Records excerpted from a collection:
—————

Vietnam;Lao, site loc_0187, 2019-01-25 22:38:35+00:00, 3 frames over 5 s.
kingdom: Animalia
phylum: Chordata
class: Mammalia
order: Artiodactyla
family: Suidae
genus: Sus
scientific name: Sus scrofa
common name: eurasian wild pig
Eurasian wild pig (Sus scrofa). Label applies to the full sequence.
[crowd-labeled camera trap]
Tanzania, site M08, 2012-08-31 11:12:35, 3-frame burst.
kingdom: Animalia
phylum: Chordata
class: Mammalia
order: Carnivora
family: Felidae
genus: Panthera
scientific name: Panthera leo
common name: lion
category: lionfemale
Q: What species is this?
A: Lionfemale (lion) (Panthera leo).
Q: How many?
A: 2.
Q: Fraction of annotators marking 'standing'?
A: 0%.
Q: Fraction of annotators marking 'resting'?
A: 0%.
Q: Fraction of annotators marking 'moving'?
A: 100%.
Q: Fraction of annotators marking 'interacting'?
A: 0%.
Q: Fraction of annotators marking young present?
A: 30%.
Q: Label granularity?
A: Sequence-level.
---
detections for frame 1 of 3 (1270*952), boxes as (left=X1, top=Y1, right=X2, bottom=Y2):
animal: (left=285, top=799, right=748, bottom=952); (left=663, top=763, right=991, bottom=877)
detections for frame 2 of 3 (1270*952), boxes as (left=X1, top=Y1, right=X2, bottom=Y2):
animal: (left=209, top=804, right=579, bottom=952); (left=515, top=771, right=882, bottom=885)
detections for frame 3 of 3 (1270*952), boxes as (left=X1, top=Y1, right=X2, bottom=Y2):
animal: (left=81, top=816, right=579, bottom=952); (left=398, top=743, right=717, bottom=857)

—————

Nothing but the lines from the one with "Q: Fraction of annotators marking 'standing'?" to the last line of the data should appear in the answer, each exactly as it stands.

### Answer for the task:
Q: Fraction of annotators marking 'standing'?
A: 0%.
Q: Fraction of annotators marking 'resting'?
A: 0%.
Q: Fraction of annotators marking 'moving'?
A: 100%.
Q: Fraction of annotators marking 'interacting'?
A: 0%.
Q: Fraction of annotators marking young present?
A: 30%.
Q: Label granularity?
A: Sequence-level.
---
detections for frame 1 of 3 (1270*952), boxes as (left=X1, top=Y1, right=X2, bottom=Y2):
animal: (left=285, top=799, right=748, bottom=952); (left=663, top=763, right=991, bottom=877)
detections for frame 2 of 3 (1270*952), boxes as (left=X1, top=Y1, right=X2, bottom=Y2):
animal: (left=209, top=804, right=579, bottom=952); (left=515, top=771, right=882, bottom=885)
detections for frame 3 of 3 (1270*952), boxes as (left=X1, top=Y1, right=X2, bottom=Y2):
animal: (left=81, top=816, right=579, bottom=952); (left=398, top=743, right=717, bottom=857)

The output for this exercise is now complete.